As news of his death spread, crowds gathered outside the hospital for a final glimpse of their much-loved 'Feluda', Ray's fictional sleuth immortalised by Chatterjee in Sonar Kella and Joi Baba Felunath.
They also gathered outside his home in Golf Greens, and lined the roads as the cortege wound its way through the city, past Tollygunge Studio where had worked for so many decades to Kolkata's cultural hub Rabindra Sadan and from there to the crematorium.
As the sun set, people lit candles in homage and the strains of Rabindra Sangeet could be heard.
Posters of the actor were held aloft.
Elsewhere in the state, people brushed aside the COVID-19 scare and took out processions with photographs of the veteran actor as a mark of respect.
The last of the greats from the golden era of Bengali cinema was best known to the world for his long collaboration with Ray that started with the actor's debut in 1959's Apur Sansar, the final film in the Apu trilogy.
The Chatterjee-Ray collaboration, one of the greatest pairings in world cinema, led to cinematic gems, including Ghare Baire, Devi and Aranyer Din Ratri. But it would be an injustice to Chatterjee's greatness to only remember him through his Ray films.
Chatterjee was also loved by other great Bengal directors of the era such as Mrinal Sen, Tapan Sinha and Tarun Majumdar.
Chatterjee's role as the swashbuckling villain Mayurbhan in Sinha's Jhinder Bondi saw him team up with the legendary Uttam Kumar.
They worked together in eight films and were known for their different approaches to cinema -- Kumar, the romantic hero of the masses, and Chatterjee the intellectual, maybe more cerebral star.
His loss was mourned by his colleagues and friends through the decades.

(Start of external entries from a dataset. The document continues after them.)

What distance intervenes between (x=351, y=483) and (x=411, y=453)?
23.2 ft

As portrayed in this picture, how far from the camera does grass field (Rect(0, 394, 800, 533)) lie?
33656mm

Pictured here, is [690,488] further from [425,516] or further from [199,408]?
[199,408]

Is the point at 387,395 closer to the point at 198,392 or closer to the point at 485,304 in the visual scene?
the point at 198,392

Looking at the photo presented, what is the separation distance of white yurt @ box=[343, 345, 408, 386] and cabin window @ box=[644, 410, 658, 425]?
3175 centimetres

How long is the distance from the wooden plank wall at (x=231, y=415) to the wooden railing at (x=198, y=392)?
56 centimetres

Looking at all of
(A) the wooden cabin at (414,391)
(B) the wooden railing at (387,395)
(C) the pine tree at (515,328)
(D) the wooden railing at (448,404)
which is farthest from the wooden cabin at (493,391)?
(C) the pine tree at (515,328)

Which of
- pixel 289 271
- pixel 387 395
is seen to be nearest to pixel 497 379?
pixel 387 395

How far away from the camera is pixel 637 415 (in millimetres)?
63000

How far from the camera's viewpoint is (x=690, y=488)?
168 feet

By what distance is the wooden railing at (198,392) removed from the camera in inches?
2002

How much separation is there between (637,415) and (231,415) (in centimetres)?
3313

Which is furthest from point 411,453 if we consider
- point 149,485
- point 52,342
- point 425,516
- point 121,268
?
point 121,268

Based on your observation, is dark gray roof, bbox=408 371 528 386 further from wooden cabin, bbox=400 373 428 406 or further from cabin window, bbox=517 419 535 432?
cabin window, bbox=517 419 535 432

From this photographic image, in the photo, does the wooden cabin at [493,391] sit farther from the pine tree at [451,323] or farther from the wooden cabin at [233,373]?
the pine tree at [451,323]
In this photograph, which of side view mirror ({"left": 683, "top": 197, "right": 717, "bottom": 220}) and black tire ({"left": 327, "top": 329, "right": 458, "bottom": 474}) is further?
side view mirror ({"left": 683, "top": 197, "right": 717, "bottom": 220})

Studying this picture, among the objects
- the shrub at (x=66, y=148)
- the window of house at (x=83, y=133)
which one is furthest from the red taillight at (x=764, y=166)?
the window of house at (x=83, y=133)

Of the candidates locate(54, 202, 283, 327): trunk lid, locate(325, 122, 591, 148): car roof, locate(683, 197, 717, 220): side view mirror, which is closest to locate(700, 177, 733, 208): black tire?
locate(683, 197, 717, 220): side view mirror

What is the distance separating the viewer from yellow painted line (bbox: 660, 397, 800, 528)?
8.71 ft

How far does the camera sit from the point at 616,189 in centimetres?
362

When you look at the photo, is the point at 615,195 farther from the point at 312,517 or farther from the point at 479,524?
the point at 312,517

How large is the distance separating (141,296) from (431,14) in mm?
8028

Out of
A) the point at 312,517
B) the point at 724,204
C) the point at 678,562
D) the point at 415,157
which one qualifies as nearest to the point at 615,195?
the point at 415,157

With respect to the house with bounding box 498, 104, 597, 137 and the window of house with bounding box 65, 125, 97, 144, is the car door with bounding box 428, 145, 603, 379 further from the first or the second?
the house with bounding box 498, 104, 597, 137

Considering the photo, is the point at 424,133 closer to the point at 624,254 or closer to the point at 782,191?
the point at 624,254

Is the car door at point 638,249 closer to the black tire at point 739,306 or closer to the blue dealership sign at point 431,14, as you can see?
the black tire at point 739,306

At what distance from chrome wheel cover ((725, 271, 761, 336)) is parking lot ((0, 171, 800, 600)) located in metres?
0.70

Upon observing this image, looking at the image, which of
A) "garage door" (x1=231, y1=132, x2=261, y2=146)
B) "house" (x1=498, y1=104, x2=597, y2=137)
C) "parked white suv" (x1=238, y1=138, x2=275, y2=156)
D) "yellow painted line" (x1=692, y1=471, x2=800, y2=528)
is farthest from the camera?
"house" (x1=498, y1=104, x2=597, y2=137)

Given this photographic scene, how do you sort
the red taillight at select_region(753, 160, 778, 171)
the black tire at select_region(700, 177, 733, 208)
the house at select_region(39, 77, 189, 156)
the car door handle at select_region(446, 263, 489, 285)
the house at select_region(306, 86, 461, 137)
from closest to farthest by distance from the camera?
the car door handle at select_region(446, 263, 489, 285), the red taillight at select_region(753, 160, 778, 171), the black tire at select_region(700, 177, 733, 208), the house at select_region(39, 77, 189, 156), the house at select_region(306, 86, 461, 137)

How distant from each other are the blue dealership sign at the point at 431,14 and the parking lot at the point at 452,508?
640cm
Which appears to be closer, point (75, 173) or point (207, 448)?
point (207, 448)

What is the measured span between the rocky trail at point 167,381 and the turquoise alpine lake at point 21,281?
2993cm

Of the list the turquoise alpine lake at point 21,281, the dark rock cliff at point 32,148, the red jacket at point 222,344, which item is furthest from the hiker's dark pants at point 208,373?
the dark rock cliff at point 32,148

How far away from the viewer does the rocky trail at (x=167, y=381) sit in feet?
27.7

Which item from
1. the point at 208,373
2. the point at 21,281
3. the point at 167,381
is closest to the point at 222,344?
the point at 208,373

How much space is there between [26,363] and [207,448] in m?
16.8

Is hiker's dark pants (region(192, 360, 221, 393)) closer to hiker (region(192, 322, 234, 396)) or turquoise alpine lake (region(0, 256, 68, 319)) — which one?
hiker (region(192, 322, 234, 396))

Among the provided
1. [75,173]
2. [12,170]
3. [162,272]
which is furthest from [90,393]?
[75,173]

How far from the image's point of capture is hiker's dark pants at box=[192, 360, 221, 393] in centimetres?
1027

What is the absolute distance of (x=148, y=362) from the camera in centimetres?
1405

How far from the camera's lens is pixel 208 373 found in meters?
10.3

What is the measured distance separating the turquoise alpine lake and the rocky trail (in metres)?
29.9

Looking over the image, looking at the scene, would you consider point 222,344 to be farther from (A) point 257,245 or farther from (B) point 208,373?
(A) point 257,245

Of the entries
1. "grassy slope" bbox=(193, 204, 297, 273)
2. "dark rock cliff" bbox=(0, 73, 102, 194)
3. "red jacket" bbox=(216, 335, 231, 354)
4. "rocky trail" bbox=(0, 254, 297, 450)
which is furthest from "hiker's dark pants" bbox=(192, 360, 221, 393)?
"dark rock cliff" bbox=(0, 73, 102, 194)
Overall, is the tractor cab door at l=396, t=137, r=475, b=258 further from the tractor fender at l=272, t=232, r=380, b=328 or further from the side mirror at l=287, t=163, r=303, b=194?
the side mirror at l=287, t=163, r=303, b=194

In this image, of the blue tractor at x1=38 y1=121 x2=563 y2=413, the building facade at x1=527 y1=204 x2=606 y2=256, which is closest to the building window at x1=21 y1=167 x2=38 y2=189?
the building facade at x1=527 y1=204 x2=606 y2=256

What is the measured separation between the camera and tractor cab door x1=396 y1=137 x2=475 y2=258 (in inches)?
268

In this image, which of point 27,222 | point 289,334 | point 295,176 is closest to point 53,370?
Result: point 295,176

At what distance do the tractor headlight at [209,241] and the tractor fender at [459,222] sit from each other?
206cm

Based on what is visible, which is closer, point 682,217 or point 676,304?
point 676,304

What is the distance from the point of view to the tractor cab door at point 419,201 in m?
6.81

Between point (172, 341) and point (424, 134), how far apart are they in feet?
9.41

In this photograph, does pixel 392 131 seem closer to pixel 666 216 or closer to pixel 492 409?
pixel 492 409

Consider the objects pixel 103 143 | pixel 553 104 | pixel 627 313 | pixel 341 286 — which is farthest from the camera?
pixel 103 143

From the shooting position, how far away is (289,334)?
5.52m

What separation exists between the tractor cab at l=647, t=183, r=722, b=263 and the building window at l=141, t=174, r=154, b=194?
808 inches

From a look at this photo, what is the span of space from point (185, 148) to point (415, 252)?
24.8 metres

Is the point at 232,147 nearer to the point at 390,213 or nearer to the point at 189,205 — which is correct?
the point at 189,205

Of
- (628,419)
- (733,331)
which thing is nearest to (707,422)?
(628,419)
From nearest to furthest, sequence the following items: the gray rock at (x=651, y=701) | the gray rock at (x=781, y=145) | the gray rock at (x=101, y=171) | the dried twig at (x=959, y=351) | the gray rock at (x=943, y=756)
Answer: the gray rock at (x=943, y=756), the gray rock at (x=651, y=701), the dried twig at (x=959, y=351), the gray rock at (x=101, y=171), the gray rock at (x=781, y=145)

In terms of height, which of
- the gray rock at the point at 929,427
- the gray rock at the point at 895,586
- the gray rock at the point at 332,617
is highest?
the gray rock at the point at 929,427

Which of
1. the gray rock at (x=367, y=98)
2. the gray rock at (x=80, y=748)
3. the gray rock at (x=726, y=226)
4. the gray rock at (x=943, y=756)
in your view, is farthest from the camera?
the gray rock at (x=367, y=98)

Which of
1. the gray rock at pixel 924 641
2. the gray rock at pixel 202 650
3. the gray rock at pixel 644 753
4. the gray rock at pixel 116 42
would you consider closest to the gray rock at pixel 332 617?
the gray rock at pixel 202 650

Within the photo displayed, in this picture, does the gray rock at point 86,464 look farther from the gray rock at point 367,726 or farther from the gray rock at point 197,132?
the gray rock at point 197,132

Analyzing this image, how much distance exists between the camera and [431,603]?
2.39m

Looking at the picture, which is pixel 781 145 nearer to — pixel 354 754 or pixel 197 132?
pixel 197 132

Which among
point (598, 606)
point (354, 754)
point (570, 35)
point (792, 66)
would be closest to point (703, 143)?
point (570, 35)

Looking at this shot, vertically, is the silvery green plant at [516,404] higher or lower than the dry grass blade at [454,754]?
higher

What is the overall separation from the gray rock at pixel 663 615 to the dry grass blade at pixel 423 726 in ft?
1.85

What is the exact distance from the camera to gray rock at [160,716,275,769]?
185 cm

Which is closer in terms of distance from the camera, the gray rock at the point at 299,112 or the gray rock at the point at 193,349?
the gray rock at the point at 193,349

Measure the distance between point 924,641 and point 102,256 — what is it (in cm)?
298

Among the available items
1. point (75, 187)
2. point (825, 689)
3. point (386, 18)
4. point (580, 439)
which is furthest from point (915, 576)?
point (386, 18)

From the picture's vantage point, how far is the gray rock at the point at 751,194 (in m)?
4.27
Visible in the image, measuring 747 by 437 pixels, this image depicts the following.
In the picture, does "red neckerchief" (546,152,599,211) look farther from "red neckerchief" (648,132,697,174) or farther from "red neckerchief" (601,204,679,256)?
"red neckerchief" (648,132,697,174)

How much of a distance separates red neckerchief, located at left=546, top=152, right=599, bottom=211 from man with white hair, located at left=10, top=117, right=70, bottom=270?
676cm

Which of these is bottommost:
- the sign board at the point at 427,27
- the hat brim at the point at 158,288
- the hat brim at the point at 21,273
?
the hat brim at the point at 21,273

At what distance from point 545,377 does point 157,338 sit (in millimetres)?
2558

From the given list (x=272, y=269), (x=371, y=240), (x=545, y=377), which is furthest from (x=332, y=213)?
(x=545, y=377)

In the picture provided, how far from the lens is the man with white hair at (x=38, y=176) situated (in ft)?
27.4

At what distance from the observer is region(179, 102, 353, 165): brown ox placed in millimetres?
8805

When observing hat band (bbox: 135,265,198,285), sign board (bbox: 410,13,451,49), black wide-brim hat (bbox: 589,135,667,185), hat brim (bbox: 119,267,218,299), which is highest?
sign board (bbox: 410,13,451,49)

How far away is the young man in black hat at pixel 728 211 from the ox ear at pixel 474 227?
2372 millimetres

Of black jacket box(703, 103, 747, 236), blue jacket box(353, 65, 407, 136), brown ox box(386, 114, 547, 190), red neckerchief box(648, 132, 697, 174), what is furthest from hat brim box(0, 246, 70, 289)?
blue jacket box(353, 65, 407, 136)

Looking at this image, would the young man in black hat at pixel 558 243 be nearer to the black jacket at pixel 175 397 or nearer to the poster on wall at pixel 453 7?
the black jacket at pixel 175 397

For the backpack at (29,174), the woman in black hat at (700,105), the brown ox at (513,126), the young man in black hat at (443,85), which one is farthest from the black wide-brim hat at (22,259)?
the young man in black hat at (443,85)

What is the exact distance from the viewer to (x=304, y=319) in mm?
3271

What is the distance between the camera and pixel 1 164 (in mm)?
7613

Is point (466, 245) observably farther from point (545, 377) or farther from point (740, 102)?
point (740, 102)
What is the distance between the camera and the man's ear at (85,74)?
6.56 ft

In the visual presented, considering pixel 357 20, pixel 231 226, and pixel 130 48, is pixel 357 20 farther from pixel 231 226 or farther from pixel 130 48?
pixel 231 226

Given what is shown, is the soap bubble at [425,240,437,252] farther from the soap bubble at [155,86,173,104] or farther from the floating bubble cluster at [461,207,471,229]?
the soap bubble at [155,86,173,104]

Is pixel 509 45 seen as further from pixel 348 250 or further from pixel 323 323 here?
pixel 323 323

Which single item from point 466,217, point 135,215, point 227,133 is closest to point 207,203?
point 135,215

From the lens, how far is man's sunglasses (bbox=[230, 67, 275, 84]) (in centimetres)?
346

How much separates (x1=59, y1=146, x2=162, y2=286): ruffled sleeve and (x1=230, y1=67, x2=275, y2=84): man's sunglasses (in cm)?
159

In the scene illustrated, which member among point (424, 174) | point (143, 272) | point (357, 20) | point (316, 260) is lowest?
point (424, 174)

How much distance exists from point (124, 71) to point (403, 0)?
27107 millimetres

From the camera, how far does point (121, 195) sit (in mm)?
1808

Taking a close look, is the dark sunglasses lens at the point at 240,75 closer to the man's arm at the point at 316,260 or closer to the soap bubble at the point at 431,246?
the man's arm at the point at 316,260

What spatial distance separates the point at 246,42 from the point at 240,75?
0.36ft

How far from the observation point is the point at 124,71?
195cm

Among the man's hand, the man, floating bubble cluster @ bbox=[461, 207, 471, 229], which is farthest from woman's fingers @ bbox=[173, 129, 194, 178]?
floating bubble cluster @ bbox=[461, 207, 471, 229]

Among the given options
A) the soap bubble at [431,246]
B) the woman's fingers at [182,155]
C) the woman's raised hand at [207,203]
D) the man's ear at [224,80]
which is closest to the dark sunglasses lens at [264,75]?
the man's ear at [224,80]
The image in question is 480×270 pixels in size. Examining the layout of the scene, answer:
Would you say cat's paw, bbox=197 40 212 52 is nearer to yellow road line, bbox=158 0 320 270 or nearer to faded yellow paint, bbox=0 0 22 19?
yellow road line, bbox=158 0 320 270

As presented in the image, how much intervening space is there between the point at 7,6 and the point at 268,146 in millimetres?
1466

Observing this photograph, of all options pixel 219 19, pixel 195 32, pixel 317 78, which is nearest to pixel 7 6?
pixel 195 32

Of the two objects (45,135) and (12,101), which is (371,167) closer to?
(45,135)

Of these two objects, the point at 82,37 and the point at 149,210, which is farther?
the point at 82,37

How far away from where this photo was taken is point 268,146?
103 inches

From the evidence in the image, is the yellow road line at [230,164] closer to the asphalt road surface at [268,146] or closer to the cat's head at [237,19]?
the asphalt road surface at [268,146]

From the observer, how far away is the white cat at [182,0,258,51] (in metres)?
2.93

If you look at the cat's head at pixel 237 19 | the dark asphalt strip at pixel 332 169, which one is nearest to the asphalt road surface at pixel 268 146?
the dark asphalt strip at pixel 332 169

Sharmila Tagore, his first co-star in Apur Sansar, said he was one of her closest friends.
"I was 13 and he was 10 years elder to me when we started working in Apur Sansar. I really respected and admired him for what he stood for. He was one my oldest friends, after Tiger (her husband) and Shashi Kapoor. He has been such a loyal and fun friend," Tagore told PTI.
"But I know he will live forever in our memories because his legacy is so immense. It encompasses so much. He wasn't only an actor. He would paint, sing, was well read, had immense knowledge of theatre, he would write poetries and short stories for his grandchildren."
Film director Sandip Ray, Satyajit Ray's son, said he was an “actor par excellence”.
"Our families have bonded so well over the past 60 years. He was meticulous about everything... a perfectionist," Sandip Ray, who first met Chatterjee when he was just a young boy, said.
Aparna Sen, who also made her debut opposite Chatterjee in Ray's Teen Kanya (1961), went on to act with him in many films and directed him many years later in her 2000 movie Paromitar Ek Din, said he was family.
"I still can't believe that he is no longer with us. I had hoped till the last that a miracle would happen,” she said.
A pancreatic cancer survivor, the actor kept going even in his 80s -- in Mayurakshi (2017), Bela Sheshe (2015) and Posto (2017).
Among the last photographs of the actor to be widely circulated on social media is of him signing a petition against the Citizenship Amendment Act and the National Register of Citizens.
Chatterjee, who received several awards, including the Dadasaheb Phalke, turned down the Padma Shri twice and the National Award once.
However, he later received the Padma Bhushan in 2006.
Besides, he was the first Indian actor to receive the ”Officier des Arts et Metiers”, the highest award for arts given by the French government in 1999.
In 2018, he was awarded Légion d' honneur, the highest civilian award in France.